Business at Delhi’s massive Azadpur market is at a standstill. The market is empty while vendors are witnessing unimaginable losses. An individual’s daily business of close to Rs.1000 has shrunk down to couple of hundreds a day. There are days when there is no work at all. Some are even accepting old currency notes with a hope to exchange them and get a way to support their livelihood. “Nothing is going on here. Our suppliers have stopped buying. So, we are not getting any produce. What are we going to sell to our customers? Our investments are stuck. The new currency bills are not easily available," Sanjay, a local sweet lime seller told the Associated Press.
And, it goes in a full circle, disturbing the synchrony of the entire chain of production-supply-demand.
Thousands and hundreds of daily wage earners and workers are facing a severe crisis. Many have not even received last month’s salary. Farmers are facing a double whammy as the buyers of the newly harvested monsoon (kharif) crop are either offering old currency or credit transactions.
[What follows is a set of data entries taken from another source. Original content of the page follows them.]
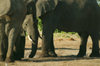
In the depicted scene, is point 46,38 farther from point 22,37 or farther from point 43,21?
point 22,37

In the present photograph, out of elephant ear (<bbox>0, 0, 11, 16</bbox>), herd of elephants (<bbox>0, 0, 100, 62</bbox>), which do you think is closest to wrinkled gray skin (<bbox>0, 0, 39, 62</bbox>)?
herd of elephants (<bbox>0, 0, 100, 62</bbox>)

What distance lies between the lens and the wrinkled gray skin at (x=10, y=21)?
760 centimetres

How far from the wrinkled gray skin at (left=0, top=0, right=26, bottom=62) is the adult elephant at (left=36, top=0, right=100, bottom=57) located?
4.67 ft

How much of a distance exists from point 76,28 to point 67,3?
0.72 metres

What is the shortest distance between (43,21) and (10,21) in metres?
1.68

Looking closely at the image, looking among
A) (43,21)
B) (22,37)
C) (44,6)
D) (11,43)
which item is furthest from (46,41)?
(11,43)

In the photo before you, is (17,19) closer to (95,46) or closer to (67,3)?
(67,3)

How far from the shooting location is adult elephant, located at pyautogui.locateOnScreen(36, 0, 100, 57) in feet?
30.1

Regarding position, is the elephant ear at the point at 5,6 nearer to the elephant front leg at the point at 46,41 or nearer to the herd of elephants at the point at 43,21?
the herd of elephants at the point at 43,21

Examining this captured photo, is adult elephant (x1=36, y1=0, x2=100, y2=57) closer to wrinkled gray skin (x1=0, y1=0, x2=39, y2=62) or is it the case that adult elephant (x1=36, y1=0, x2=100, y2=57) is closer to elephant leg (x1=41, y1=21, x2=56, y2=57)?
elephant leg (x1=41, y1=21, x2=56, y2=57)

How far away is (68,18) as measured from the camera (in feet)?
31.5

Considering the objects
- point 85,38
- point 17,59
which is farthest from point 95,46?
point 17,59

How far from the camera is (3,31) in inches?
306

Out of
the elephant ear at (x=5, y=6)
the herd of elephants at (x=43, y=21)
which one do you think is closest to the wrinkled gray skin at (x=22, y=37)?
the herd of elephants at (x=43, y=21)
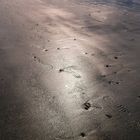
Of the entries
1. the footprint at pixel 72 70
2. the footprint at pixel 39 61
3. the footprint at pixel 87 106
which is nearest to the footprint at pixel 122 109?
the footprint at pixel 87 106

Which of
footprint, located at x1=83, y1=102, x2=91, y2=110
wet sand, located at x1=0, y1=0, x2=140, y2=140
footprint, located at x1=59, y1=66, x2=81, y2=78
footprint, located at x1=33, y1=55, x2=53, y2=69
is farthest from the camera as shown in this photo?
footprint, located at x1=33, y1=55, x2=53, y2=69

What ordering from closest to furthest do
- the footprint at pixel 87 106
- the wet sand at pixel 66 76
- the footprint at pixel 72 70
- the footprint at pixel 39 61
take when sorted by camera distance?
the wet sand at pixel 66 76
the footprint at pixel 87 106
the footprint at pixel 72 70
the footprint at pixel 39 61

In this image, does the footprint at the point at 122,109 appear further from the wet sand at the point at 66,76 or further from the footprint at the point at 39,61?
the footprint at the point at 39,61

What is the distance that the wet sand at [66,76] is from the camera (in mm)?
3916

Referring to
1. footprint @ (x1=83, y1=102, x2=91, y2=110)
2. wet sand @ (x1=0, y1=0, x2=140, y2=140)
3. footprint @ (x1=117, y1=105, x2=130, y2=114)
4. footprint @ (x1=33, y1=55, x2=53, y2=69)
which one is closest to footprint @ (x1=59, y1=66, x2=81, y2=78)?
wet sand @ (x1=0, y1=0, x2=140, y2=140)

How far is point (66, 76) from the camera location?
201 inches

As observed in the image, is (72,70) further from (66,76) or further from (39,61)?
(39,61)

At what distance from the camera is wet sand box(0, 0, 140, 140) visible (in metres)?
3.92

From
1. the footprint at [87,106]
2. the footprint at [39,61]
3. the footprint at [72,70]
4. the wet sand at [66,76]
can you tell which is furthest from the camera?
the footprint at [39,61]

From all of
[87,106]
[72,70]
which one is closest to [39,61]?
[72,70]

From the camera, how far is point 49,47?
6301 millimetres

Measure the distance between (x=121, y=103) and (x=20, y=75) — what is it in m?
1.74

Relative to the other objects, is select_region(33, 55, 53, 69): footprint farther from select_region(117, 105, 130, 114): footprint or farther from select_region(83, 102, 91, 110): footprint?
select_region(117, 105, 130, 114): footprint

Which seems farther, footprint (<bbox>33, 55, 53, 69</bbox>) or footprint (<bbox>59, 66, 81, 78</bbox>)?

On the other hand, there is just no money for some farmers to buy the essentials for sowing the winter (rabi) crop as some of the state-led cooperatives, federations, and Primary Agricultural Credit Societies (PACS) brave the brunt of cash-crunch.
The participants in the local supply chain have traditionally depended on cash and are now facing a crippling situation on being unable to use their existing currency. This gets teamed with an inability to get quicker cash inflow from banks or from the reluctant, wary consumer. Local vendors who rely solely on perishable produce trucked from far-off areas are facing the brunt of the situation, those with buffer stocks of grains and millets fear an imminent run-out. “Rural recovery will take much longer time than we expect,” opined Varun Berry in one of his recent interviews.
Chief Marketing Officer, National Commodity and Derivatives Exchange (NCDEX) Nidhi Nath Srinivas talks of myriad ways in which the real-time adversity can be mitigated and the wave of unnecessary panic be therefore put to rest. In her blog, she shares some interesting views and renders a completely new perspective to the current situation. She talks of instances and areas in the country where farmers have lately been open to accepting cheques, for example, “Maize farmers in Nabrangpur, Odisha's poorest district, and coconut farmers in Karnataka took cheques from state agencies. The list is growing,” she writes. A farmer can keep his stock in “modern warehouses” and can even claim a loan against it. As most parts of the Indian economy work on cash, many don’t have internet access and millions function without a bank account, these are nothing but, “symptoms of the crying need for reform,” she notes.
Demonetisation can safely be termed a missile of great proportions aimed at an even bigger issue – black money – the aftermath of which can be taken as a learning by the government to strengthen existing loopholes and fissures. Electronic payments should be encouraged across the country, banking facilities must be made accessible and mandatory for one and all; ‘cash only’ should be a thing of the past. It is a “perfect opportunity to prise open closed minds and introduce new payment habits in this otherwise opaque part of the economy,” concluded Srinivas.